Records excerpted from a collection

============

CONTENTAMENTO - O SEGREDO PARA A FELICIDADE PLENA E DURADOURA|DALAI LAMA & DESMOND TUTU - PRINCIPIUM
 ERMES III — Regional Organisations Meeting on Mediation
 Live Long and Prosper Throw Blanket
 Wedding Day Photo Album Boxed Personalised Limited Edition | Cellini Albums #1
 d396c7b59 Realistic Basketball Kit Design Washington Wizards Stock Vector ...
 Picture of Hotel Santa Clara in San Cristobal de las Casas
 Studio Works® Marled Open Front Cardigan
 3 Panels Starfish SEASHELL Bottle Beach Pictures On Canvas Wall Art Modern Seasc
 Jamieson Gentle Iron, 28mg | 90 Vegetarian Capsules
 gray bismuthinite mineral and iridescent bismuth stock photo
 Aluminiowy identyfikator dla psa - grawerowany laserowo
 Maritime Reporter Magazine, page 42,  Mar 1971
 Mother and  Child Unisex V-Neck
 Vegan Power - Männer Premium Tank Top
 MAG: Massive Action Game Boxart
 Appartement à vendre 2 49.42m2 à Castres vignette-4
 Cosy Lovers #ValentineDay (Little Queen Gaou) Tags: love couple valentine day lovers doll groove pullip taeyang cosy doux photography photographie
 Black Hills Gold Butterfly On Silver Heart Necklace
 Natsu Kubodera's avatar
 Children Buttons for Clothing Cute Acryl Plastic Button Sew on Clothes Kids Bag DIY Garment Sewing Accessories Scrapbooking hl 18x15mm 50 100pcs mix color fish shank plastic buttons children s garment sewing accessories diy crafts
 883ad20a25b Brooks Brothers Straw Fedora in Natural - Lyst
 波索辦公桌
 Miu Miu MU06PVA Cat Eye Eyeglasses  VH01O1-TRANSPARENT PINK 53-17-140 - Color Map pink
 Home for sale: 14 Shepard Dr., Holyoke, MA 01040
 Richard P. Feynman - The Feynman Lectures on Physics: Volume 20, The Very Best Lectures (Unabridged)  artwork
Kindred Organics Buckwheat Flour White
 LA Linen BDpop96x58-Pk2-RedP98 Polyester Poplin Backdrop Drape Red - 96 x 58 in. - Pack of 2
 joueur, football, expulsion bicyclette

============

Write down only the closing run of lines: the one containing "MAG: Massive Action Game Boxart" and every line after it to the end of the entries, exactly.

 MAG: Massive Action Game Boxart
 Appartement à vendre 2 49.42m2 à Castres vignette-4
 Cosy Lovers #ValentineDay (Little Queen Gaou) Tags: love couple valentine day lovers doll groove pullip taeyang cosy doux photography photographie
 Black Hills Gold Butterfly On Silver Heart Necklace
 Natsu Kubodera's avatar
 Children Buttons for Clothing Cute Acryl Plastic Button Sew on Clothes Kids Bag DIY Garment Sewing Accessories Scrapbooking hl 18x15mm 50 100pcs mix color fish shank plastic buttons children s garment sewing accessories diy crafts
 883ad20a25b Brooks Brothers Straw Fedora in Natural - Lyst
 波索辦公桌
 Miu Miu MU06PVA Cat Eye Eyeglasses  VH01O1-TRANSPARENT PINK 53-17-140 - Color Map pink
 Home for sale: 14 Shepard Dr., Holyoke, MA 01040
 Richard P. Feynman - The Feynman Lectures on Physics: Volume 20, The Very Best Lectures (Unabridged)  artwork
Kindred Organics Buckwheat Flour White
 LA Linen BDpop96x58-Pk2-RedP98 Polyester Poplin Backdrop Drape Red - 96 x 58 in. - Pack of 2
 joueur, football, expulsion bicyclette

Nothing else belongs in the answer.